### Brano proposto
Ecco, questi i componenti della banda e su tutti Dortumunder. Il capo. La mente. Con il suo humor. La sua ostinazione, sfortuna e genialità. Protagonista memorabile dei romanzi di Westlake, insieme ai suoi degni compari, tutti fin troppo ben caratterizzati. Sembra un miracolo, come lo scrittore in poche pagine riesca a tracciare profili psicologici così completi e complessi. E non solo dei protagonisti, ma anche di tutte le comparse del romanzo come il maggiore Patrick Iko, l’avvocato Eugene Prosker o il Grande Miasmo. Tutti perfetti, incredibilmente completi e indimenticabili, e questo vale anche per qualsiasi personaggio minore di Westlake della serie Dortmunder, fra i tanti ricordo Tiny Bulcher, e il barista Rollo di O.J. Amsterdam Avenue.
Dietro il banco c’era Rollo, alto, grasso, pelato, guance illividite dalla barba, camicia bianca sporca e grembiule bianco ancora più sporco.
Quel pomeriggio, Dortumunder aveva già organizzato le cose telefonicamente, con Rollo, ma si fermò egualmente un attimo al banco, un po’ per educazione e un po’ per chiedere "è arrivato qualcuno?"
-  Uno solo" rispose Rollo "un birra alla spina. Non mi pare di conoscerlo. È nella saletta posteriore.
-  Grazie.
-  Tu sei un Bourbon doppio, vero? Te lo porto subito.
Dortmunder lo guardò.
-  Mi sorprende che ti ricordi ancora i miei gusti.
- Io non dimentico mai, i miei clienti - rispose Rollo. -  Lieto di riaverti qui. Se vuoi, ti porto tutta la bottiglia.

E poi più tardi.

-  Fuori c’è un tipo che deve essere venuto per te - disse - Uno “Scherry”. Devo farlo entrare?

Oppure

Un momento dopo entrò Greenwood, con un bicchiere pieno in mano e una saliera nell’altra.
-  Il barista dice che “Birra alla spina” vuole questo - esclamò.
-  Sì grazie -  rispose Murch.

### Esercizi da svolgere
1 – Nel brano sui romanzi di Westlake, che mestiere fa Rollo?
2 – Riporta dal brano sui romanzi di Westlake il tratto che comincia con "Dietro il banco" e termina con "tutta la bottiglia.".

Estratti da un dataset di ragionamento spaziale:
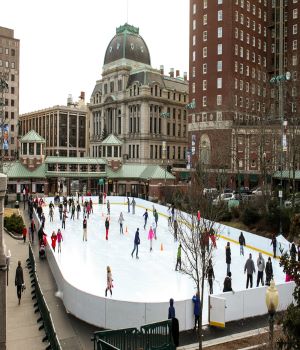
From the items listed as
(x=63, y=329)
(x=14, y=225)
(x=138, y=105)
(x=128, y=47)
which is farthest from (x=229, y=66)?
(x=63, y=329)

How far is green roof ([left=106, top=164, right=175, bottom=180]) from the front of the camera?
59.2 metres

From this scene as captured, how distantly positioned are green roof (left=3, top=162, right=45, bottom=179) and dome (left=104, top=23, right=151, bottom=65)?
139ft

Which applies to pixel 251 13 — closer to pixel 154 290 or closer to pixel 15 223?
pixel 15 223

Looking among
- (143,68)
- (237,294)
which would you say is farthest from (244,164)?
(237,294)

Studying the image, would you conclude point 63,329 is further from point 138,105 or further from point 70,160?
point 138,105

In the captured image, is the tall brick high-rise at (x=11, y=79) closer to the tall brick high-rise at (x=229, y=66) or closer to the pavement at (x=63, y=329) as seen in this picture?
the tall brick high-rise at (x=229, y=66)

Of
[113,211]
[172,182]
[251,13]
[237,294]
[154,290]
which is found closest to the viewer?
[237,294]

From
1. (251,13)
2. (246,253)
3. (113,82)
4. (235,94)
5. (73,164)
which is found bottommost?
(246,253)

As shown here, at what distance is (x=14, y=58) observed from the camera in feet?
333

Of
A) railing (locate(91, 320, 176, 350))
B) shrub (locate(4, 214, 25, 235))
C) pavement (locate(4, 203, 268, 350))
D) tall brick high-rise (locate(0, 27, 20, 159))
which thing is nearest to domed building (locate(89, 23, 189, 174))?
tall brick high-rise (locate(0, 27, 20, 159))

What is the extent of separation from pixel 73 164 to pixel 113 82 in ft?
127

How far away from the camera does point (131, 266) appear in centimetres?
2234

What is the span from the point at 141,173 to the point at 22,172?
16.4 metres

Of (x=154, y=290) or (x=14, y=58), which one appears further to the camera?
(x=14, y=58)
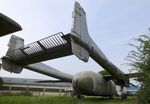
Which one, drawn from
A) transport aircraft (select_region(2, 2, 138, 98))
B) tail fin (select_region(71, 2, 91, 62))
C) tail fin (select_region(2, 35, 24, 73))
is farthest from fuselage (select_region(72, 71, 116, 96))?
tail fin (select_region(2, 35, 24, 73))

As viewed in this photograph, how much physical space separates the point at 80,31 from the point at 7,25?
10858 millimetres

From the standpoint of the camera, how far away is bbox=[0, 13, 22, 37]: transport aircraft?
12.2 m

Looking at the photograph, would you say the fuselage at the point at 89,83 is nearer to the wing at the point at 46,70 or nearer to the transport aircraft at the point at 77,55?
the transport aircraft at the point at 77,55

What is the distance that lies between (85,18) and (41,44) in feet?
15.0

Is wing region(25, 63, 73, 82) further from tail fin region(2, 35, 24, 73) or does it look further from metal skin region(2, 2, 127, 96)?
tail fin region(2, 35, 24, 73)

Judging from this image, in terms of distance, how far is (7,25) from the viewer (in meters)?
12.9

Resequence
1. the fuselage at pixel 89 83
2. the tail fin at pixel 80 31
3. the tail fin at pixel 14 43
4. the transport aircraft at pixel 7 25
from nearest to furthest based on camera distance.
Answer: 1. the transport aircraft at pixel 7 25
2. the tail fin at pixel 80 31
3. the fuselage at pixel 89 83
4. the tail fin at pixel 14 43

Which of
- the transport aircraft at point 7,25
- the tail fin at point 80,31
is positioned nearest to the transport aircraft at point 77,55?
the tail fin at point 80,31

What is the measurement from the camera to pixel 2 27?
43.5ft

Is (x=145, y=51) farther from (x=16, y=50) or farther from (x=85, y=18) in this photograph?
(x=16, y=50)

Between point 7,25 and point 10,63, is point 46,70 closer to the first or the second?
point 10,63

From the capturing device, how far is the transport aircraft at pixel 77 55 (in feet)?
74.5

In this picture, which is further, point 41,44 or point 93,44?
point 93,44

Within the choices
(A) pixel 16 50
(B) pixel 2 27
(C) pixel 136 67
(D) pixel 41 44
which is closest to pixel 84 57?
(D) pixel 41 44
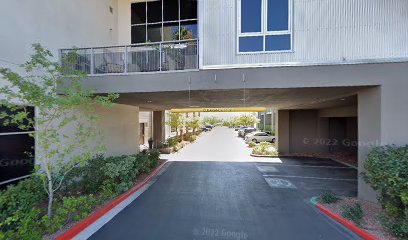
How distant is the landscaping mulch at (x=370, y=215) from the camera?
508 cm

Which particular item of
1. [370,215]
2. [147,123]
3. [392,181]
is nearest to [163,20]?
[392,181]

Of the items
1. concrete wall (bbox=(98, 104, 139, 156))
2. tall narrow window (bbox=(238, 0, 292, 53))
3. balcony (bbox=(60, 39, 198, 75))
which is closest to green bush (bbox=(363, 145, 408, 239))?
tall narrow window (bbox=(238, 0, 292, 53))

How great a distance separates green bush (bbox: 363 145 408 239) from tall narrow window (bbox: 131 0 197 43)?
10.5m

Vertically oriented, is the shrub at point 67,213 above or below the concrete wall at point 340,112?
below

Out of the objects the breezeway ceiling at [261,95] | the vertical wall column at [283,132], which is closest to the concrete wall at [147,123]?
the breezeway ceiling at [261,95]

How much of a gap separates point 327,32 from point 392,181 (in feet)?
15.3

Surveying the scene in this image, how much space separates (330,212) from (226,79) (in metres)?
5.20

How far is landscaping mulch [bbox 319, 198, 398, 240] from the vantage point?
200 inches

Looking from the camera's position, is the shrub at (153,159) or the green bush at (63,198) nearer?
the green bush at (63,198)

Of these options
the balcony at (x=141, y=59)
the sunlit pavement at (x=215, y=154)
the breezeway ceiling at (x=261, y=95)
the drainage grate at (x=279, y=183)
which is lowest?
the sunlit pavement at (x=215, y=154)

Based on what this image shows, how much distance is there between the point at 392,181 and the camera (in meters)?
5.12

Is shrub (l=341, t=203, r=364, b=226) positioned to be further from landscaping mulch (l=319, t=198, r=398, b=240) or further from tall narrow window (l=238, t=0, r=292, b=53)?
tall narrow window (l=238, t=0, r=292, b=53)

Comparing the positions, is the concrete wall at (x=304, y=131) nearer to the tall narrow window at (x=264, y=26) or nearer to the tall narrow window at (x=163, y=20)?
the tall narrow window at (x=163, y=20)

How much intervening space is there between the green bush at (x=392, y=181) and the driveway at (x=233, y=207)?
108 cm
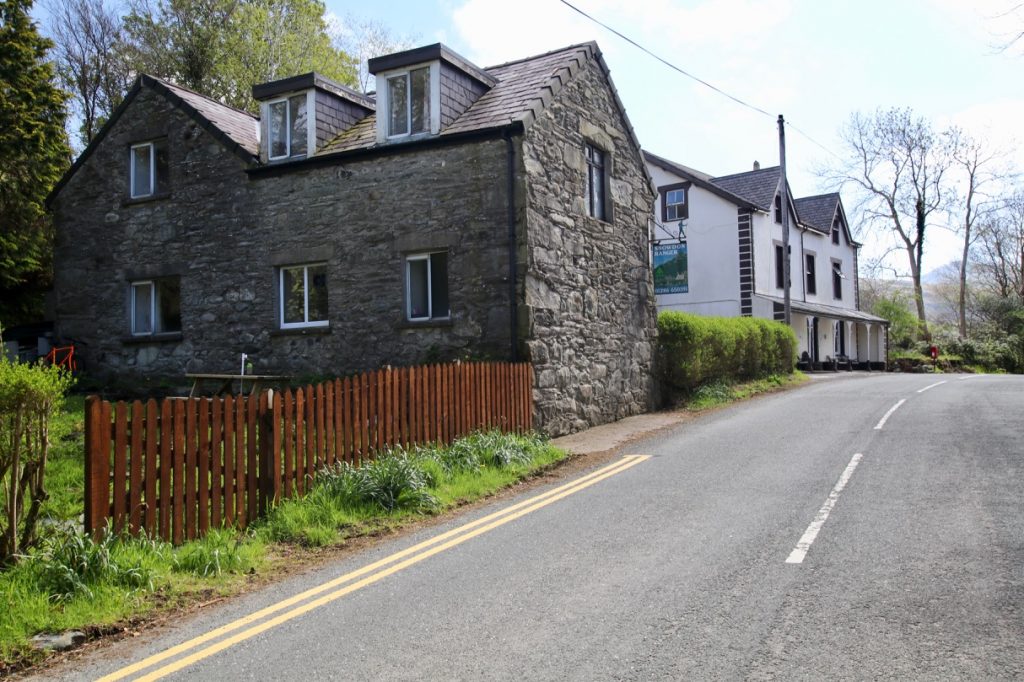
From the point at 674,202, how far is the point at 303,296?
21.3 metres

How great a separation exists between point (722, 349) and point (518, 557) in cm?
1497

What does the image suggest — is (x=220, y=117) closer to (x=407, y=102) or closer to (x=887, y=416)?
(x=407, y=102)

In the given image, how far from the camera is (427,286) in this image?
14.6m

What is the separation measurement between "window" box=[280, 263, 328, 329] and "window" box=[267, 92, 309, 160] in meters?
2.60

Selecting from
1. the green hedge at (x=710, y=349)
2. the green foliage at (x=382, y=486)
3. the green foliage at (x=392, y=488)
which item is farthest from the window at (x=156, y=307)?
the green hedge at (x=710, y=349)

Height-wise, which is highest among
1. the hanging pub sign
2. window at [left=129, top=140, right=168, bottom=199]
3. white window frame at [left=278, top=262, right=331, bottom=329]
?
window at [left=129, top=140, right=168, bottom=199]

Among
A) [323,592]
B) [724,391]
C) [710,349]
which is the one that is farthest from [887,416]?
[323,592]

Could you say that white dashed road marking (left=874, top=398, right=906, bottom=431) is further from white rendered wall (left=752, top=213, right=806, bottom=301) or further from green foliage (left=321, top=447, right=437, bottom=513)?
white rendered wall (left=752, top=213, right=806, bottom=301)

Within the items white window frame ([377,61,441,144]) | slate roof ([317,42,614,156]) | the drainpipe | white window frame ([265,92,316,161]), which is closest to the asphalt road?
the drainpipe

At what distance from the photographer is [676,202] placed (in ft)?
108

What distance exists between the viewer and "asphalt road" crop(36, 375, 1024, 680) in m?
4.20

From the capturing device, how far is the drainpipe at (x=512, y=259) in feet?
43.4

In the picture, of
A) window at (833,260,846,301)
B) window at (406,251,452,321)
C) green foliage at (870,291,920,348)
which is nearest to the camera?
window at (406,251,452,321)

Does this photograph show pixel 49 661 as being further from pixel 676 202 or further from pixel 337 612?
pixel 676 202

### Risposte per esercizio
1 – Rollo è il barista di O.J. Amsterdam Avenue.

2 –
Dietro il banco c’era Rollo, alto, grasso, pelato, guance illividite dalla barba, camicia bianca sporca e grembiule bianco ancora più sporco.
Quel pomeriggio, Dortumunder aveva già organizzato le cose telefonicamente, con Rollo, ma si fermò egualmente un attimo al banco, un po’ per educazione e un po’ per chiedere "è arrivato qualcuno?"
-  Uno solo" rispose Rollo "un birra alla spina. Non mi pare di conoscerlo. È nella saletta posteriore.
-  Grazie.
-  Tu sei un Bourbon doppio, vero? Te lo porto subito.
Dortmunder lo guardò.
-  Mi sorprende che ti ricordi ancora i miei gusti.
- Io non dimentico mai, i miei clienti - rispose Rollo. -  Lieto di riaverti qui. Se vuoi, ti porto tutta la bottiglia.